* _Task brief_
Locate the line containing "What is the distance the" in the data below. Reproduce it and every following line up to the end, exactly as given.

* _Information provided_
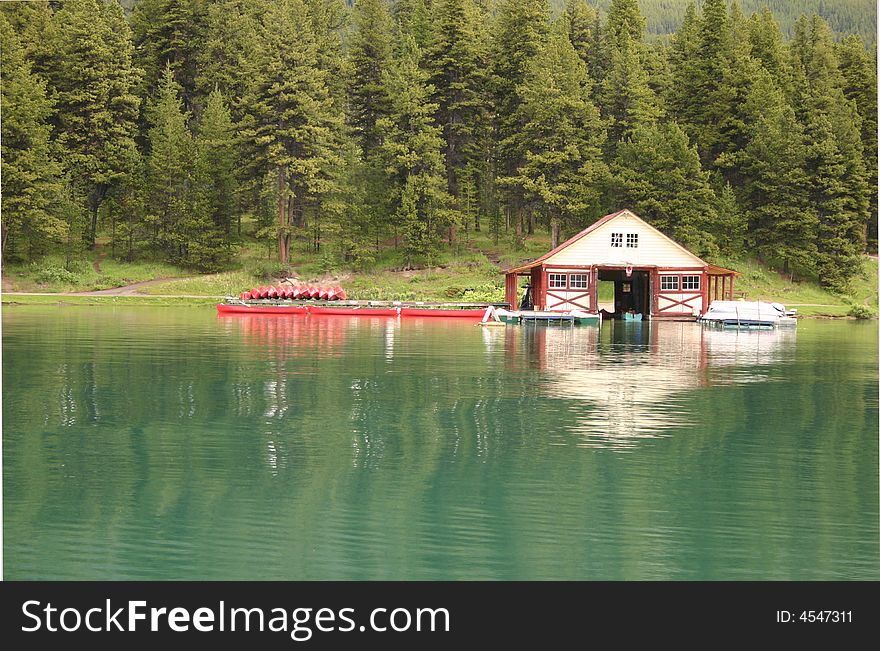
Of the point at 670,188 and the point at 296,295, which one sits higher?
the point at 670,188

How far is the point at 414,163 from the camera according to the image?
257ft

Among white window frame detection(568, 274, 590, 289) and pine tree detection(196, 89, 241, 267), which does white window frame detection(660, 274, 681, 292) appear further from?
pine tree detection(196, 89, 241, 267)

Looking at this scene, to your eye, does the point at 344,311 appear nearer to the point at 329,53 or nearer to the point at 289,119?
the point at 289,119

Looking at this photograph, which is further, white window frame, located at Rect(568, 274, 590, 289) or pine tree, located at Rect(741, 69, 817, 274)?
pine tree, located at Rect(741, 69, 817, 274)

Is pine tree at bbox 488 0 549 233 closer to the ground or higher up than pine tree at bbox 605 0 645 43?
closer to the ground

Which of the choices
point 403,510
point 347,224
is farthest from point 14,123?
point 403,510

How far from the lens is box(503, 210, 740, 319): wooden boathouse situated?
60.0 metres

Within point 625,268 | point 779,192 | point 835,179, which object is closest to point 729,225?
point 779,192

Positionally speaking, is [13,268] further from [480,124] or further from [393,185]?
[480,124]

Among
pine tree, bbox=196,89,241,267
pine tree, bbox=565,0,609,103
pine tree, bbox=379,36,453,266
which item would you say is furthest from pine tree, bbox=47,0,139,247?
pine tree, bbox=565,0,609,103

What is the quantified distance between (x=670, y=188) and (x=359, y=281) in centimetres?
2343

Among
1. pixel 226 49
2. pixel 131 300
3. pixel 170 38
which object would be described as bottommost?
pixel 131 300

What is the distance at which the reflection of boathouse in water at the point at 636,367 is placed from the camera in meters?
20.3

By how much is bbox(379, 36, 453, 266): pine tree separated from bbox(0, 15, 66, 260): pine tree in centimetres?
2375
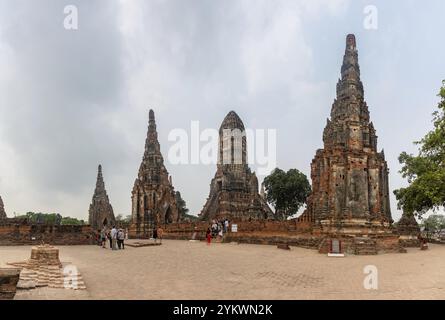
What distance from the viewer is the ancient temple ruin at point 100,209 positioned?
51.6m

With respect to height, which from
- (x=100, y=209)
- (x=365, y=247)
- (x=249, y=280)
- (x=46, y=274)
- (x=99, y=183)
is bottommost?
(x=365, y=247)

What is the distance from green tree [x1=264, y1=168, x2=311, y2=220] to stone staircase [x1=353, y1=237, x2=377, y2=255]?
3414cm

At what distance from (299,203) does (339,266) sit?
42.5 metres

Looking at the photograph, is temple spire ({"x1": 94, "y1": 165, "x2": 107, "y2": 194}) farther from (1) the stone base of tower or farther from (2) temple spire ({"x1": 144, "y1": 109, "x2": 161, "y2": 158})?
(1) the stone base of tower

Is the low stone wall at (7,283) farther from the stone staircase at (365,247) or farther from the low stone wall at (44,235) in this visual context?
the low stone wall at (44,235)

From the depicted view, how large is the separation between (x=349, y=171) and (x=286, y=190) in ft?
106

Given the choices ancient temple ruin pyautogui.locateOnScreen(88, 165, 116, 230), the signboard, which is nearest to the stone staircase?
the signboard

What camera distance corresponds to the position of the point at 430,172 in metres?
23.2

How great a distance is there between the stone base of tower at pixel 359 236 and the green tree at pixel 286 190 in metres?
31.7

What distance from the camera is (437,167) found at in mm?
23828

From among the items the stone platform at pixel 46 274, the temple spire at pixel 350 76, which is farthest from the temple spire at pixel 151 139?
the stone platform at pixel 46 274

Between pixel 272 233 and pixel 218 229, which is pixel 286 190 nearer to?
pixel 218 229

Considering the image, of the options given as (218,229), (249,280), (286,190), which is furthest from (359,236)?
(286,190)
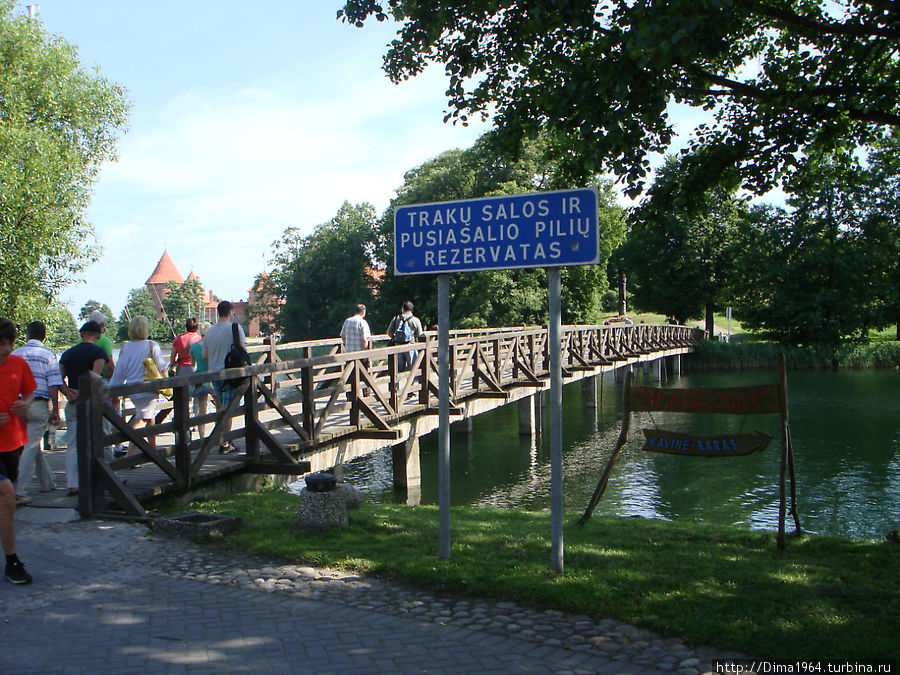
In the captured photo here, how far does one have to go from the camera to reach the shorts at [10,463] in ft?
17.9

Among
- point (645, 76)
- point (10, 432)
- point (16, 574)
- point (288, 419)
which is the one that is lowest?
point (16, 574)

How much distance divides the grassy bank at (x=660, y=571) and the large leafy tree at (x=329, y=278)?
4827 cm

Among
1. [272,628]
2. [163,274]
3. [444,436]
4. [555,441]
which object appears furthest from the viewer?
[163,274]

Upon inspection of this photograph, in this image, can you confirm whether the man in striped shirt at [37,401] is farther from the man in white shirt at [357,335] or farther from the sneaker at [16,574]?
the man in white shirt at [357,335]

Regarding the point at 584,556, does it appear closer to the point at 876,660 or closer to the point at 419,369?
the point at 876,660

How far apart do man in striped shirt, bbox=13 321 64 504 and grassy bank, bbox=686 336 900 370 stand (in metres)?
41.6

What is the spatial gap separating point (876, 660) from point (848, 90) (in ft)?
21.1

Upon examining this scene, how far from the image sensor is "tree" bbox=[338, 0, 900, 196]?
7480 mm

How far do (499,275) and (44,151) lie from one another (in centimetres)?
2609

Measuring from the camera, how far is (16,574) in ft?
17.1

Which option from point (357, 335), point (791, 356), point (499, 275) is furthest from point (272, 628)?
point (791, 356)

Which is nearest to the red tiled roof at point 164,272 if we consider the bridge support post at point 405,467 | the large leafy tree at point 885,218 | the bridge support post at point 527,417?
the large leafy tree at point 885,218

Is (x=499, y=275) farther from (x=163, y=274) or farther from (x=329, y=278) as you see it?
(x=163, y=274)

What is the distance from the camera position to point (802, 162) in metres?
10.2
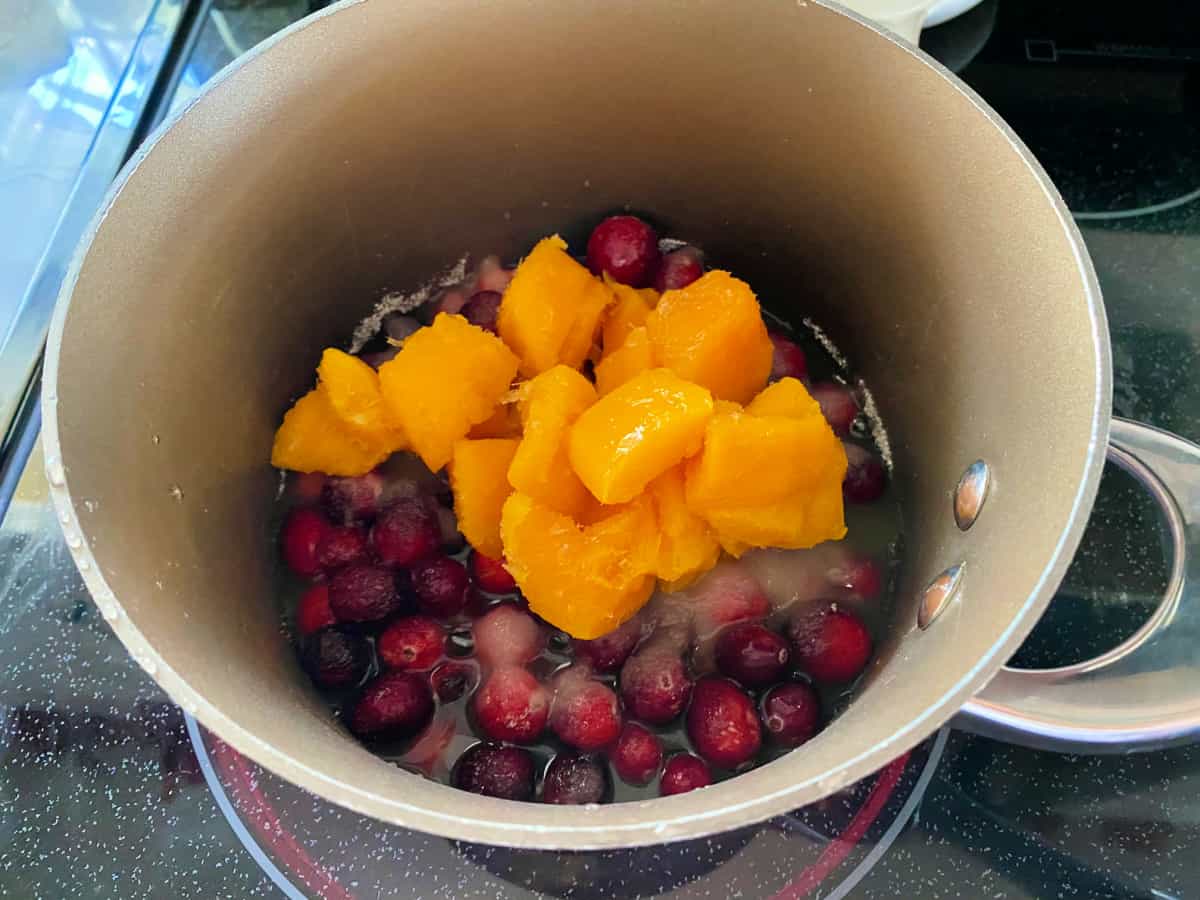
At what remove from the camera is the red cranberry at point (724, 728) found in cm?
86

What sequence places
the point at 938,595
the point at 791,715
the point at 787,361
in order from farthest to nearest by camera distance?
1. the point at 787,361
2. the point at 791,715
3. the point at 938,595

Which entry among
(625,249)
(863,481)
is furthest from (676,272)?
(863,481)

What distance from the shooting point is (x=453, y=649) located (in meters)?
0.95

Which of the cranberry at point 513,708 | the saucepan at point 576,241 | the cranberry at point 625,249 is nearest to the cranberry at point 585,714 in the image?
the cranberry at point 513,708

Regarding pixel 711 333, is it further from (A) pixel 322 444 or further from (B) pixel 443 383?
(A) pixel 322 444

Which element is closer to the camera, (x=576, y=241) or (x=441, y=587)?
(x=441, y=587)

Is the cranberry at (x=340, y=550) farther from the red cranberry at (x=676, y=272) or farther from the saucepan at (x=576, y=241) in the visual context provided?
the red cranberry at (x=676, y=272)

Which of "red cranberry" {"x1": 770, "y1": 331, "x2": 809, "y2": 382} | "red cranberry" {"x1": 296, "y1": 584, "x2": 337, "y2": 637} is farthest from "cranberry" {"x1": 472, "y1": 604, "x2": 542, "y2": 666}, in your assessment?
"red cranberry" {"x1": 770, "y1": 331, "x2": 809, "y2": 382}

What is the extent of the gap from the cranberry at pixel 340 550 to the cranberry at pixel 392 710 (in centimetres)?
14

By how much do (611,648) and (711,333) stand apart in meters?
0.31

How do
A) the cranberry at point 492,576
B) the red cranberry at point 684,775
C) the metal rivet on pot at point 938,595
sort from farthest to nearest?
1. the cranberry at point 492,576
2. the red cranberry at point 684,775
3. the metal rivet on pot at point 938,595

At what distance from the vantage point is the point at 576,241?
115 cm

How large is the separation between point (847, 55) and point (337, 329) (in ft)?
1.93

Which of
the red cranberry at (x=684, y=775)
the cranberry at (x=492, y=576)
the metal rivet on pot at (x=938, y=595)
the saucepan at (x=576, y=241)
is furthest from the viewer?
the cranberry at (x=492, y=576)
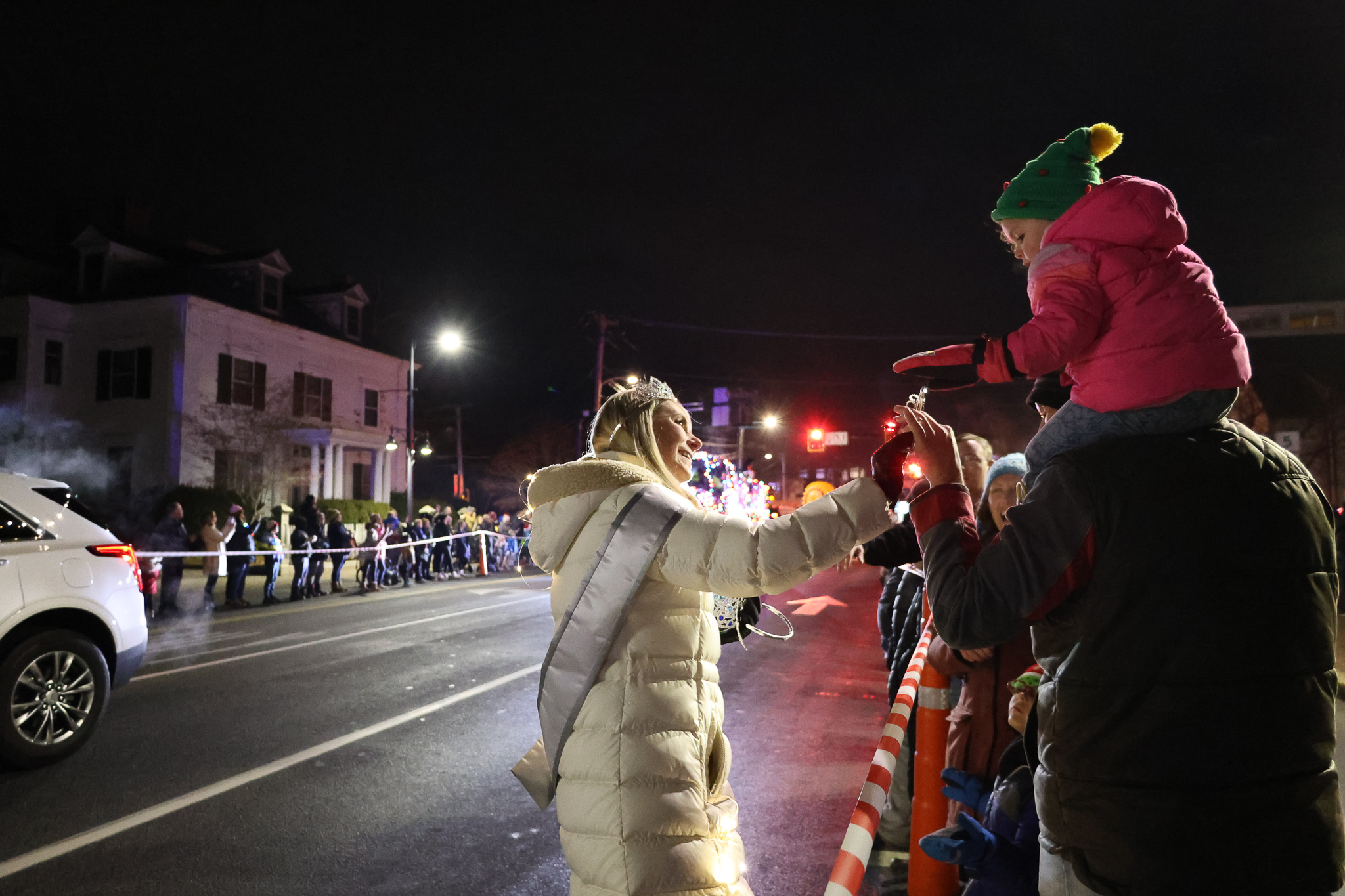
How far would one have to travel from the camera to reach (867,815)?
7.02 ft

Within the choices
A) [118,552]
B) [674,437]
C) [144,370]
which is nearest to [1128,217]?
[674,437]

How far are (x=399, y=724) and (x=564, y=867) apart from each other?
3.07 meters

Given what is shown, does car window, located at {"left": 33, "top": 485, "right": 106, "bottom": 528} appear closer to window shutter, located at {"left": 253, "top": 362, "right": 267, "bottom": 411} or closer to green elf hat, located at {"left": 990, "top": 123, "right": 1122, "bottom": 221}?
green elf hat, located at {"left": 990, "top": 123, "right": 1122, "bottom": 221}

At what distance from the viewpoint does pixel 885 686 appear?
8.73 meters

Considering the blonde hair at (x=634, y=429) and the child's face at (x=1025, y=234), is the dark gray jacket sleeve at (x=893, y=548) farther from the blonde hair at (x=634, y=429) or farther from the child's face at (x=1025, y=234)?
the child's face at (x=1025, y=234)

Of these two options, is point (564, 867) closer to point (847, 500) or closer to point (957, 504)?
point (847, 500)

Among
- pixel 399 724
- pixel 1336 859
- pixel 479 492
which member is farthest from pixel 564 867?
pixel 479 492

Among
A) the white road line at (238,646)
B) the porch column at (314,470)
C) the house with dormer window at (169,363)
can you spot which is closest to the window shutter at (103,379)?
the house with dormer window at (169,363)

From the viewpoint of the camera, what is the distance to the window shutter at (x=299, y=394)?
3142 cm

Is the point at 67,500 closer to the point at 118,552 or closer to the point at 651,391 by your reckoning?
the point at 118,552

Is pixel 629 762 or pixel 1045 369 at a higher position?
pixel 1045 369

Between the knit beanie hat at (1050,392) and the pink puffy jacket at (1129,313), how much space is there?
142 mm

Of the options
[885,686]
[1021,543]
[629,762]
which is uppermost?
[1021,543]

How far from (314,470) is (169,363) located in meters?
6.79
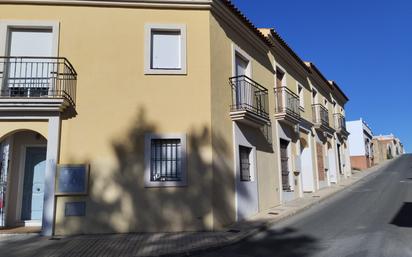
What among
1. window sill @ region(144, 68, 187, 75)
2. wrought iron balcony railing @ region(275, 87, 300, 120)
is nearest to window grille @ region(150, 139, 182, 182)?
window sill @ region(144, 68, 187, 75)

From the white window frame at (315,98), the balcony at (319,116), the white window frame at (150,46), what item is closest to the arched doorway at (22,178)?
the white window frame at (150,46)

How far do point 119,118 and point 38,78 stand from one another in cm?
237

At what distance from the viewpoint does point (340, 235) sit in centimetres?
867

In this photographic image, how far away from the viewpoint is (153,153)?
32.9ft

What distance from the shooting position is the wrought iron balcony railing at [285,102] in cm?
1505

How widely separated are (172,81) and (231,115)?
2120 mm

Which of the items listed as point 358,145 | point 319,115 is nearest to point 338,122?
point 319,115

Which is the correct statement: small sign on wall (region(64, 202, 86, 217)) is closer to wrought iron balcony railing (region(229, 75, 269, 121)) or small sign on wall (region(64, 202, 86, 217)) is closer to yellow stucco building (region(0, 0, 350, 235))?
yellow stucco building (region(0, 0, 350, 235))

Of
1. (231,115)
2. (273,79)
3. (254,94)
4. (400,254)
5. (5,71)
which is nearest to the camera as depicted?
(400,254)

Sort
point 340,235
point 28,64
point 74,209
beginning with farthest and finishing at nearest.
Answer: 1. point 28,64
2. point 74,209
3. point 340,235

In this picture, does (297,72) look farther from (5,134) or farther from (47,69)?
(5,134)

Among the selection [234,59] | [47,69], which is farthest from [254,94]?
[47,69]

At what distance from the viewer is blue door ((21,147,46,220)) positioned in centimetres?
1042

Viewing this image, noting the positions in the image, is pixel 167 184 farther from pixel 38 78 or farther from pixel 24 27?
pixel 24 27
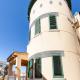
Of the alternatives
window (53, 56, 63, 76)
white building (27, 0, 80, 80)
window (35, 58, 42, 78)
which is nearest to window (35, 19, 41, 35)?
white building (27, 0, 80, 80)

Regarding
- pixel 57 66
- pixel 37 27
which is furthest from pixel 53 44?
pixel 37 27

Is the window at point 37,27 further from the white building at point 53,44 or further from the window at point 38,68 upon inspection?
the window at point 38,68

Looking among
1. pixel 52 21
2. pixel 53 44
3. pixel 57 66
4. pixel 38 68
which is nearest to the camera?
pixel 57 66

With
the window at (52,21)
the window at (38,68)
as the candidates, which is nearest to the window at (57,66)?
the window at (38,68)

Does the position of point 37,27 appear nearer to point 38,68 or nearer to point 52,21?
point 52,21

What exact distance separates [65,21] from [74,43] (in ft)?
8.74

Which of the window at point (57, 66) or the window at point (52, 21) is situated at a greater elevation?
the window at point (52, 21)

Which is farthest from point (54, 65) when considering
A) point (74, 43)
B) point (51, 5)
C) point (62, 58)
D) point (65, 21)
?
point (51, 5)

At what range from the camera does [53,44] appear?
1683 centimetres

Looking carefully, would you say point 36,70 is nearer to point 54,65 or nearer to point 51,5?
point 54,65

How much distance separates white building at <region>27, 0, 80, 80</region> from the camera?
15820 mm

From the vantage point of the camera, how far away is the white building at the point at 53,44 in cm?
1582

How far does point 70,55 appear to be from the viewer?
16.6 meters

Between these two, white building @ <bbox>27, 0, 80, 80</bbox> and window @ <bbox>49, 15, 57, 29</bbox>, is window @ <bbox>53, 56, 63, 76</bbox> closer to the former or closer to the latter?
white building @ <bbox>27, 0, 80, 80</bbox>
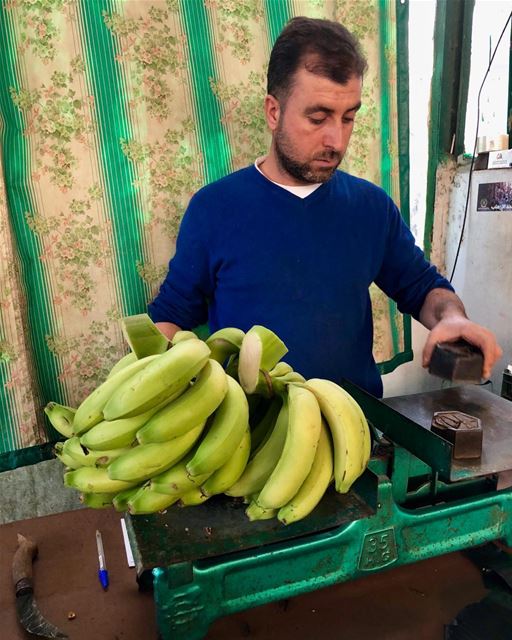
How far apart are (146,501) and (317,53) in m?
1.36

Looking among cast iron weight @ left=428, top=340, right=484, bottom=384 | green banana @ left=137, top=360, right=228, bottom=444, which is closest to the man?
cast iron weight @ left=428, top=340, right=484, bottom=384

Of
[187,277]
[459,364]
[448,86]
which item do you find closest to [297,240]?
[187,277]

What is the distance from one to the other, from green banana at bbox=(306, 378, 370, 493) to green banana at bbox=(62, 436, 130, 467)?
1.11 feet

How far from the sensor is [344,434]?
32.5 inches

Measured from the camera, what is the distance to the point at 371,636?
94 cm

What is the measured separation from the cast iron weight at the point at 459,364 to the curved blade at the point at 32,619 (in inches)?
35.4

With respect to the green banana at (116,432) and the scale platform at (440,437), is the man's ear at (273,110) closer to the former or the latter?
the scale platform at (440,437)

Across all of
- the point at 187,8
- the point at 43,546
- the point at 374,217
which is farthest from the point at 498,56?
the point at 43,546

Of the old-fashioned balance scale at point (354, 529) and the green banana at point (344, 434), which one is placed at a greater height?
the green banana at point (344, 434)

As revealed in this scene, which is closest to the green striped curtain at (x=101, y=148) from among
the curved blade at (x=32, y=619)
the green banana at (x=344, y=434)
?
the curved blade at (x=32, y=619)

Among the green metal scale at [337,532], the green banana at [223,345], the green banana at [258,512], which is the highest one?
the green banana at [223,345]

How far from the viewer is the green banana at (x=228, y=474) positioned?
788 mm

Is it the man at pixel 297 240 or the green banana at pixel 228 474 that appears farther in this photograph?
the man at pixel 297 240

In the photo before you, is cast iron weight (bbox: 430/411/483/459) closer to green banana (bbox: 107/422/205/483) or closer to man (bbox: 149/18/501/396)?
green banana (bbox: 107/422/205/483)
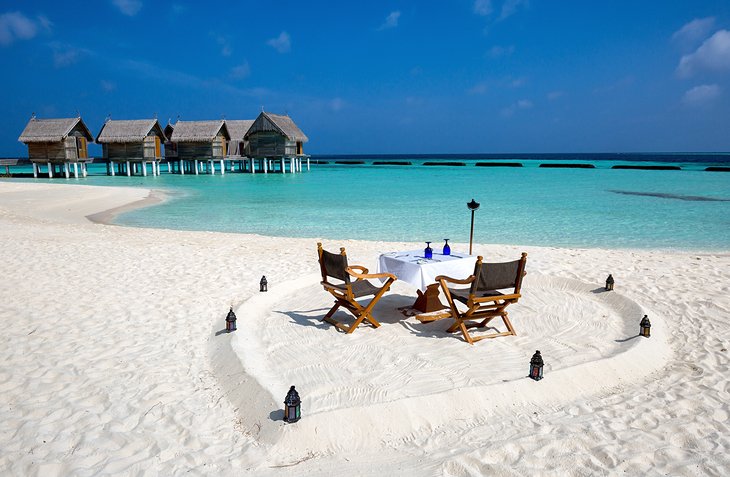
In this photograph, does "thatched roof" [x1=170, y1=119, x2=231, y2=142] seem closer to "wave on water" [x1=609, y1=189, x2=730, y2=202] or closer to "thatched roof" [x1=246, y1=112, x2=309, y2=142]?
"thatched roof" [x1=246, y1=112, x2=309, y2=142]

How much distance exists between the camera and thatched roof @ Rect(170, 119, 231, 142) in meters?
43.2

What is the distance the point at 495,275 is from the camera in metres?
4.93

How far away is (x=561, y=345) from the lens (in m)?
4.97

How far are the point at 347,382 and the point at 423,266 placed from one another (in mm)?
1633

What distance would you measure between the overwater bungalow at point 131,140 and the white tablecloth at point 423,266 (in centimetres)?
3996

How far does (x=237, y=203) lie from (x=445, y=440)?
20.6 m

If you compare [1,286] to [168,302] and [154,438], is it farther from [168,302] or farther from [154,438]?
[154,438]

* _The response_
What is the distance the point at 495,275 is from the camera in metres?
4.93

How far away is (x=561, y=345) from the lens (in m)?
4.97

How far are the point at 347,382 and the point at 423,266 placed from one another (in mm)?
1633

What distance would you measure between the overwater bungalow at point 131,140 and the white tablecloth at point 423,266 (in centimetres)?
3996

How far does (x=237, y=203) lie from (x=445, y=440)?
20.6 m

If you compare [1,286] to [168,302] and [154,438], is it farther from [168,302] or farther from [154,438]?
[154,438]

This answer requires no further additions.